[YOUR OBJECTIVE] Update the rows below by replacing "item" with "object" wherever it occurs, leaving everything else unchanged.
** START DATASET RECORDS **
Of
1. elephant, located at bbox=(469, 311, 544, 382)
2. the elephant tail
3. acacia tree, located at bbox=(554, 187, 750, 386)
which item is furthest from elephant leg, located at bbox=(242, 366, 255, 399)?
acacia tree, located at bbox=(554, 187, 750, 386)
** END DATASET RECORDS **
[COMPLETED EXERCISE]
Of
1. elephant, located at bbox=(469, 311, 544, 382)
2. the elephant tail
3. acacia tree, located at bbox=(554, 187, 750, 386)
which object is furthest from elephant leg, located at bbox=(242, 366, 255, 399)?
acacia tree, located at bbox=(554, 187, 750, 386)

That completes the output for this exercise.